Source records:
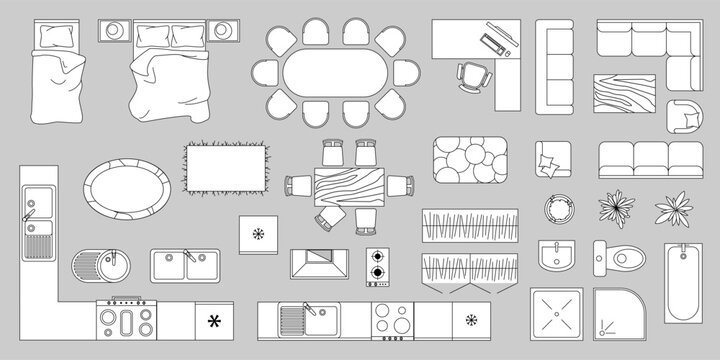 Furniture outline top view. Set of isolated linear icons for interior. Vector Illustration. Furniture and elements for apartments, living room, bedroom, kitchen, bathroom. Floor plan. Furniture store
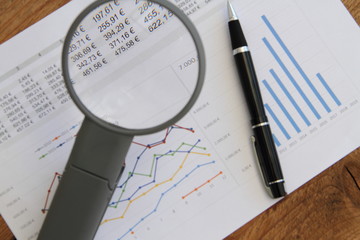 Analyse mit einen Stift und Lupe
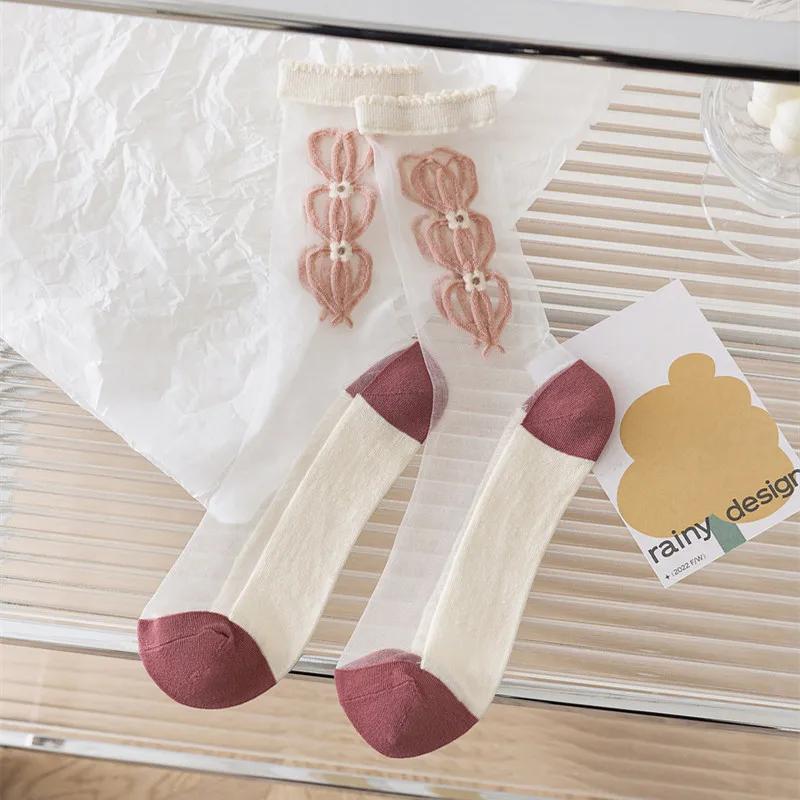 See Through Transparent Nylon Long Socks Women Summer Ultra-thin Breathable Crystal Silk Socks Embroidery Floral Cute Lace Socks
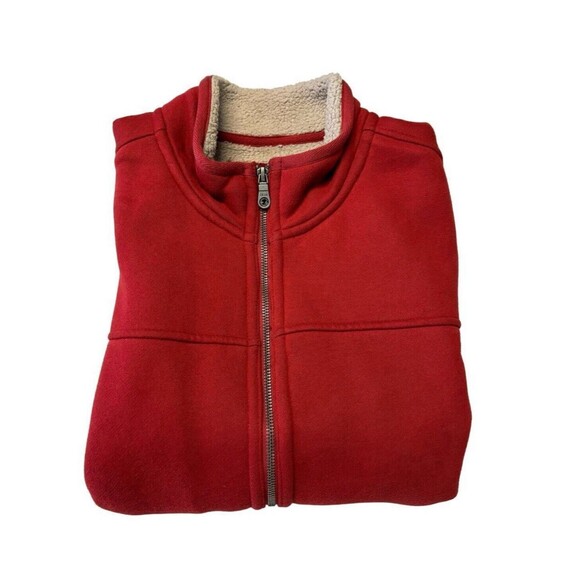 GH Bass Earth Size Large Red Mens Faux Fur Sherpa Fleece Full Zip Vest Jacket - Picture 2 of 6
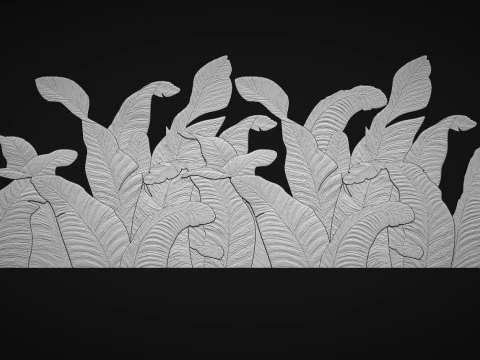 Banana Leaves Wall Decor 3D Print Model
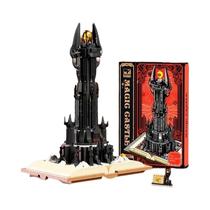 Conjunto De Blocos De Montar Black Magic Tower 966PCS Com Luzes Modelo De Castelo Sombrio Brinquedos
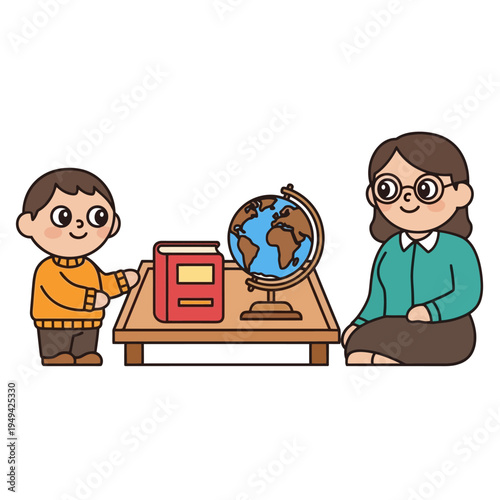 Woman and child with school globe.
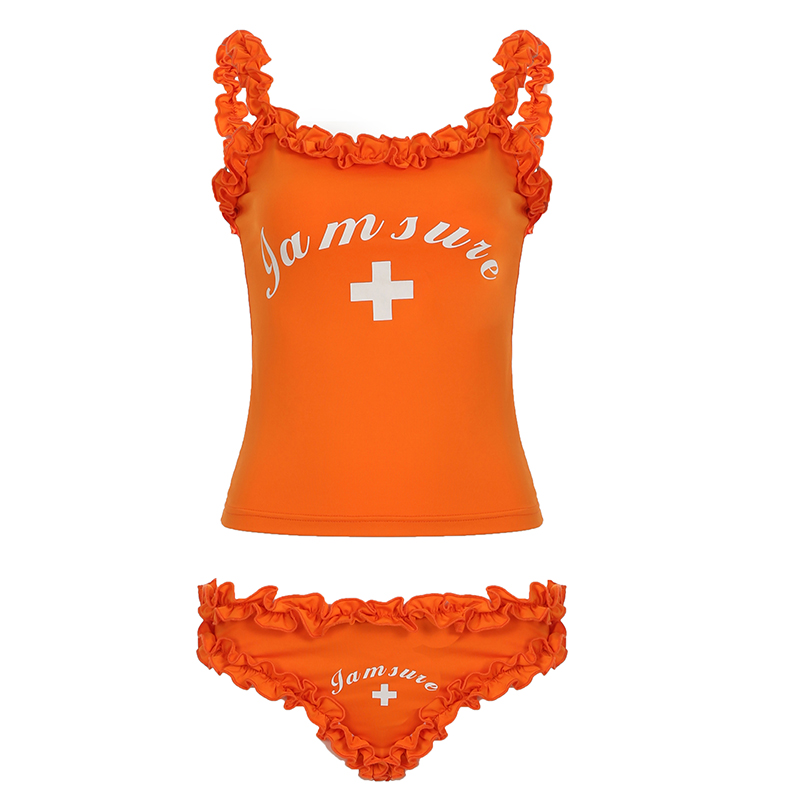 Orange Flavor Dopamine Sexy Ear Edge Two-Piece Set - Printed Camisole and Bikini Shorts, Y2K Summer Fashion, Trendy Beachwear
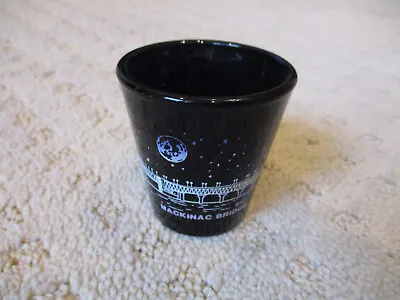 Vintage Mackinac Bridge Black Shot Glass Michigan MI * • $6.99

Aim of the task: Write out each line of the data above word for word, leaving the pictures out of your answer.

Exercise solution:
 Furniture outline top view. Set of isolated linear icons for interior. Vector Illustration. Furniture and elements for apartments, living room, bedroom, kitchen, bathroom. Floor plan. Furniture store
 Analyse mit einen Stift und Lupe
 See Through Transparent Nylon Long Socks Women Summer Ultra-thin Breathable Crystal Silk Socks Embroidery Floral Cute Lace Socks
 GH Bass Earth Size Large Red Mens Faux Fur Sherpa Fleece Full Zip Vest Jacket - Picture 2 of 6
 Banana Leaves Wall Decor 3D Print Model
 Conjunto De Blocos De Montar Black Magic Tower 966PCS Com Luzes Modelo De Castelo Sombrio Brinquedos
 Woman and child with school globe.
 Orange Flavor Dopamine Sexy Ear Edge Two-Piece Set - Printed Camisole and Bikini Shorts, Y2K Summer Fashion, Trendy Beachwear
 Vintage Mackinac Bridge Black Shot Glass Michigan MI * • $6.99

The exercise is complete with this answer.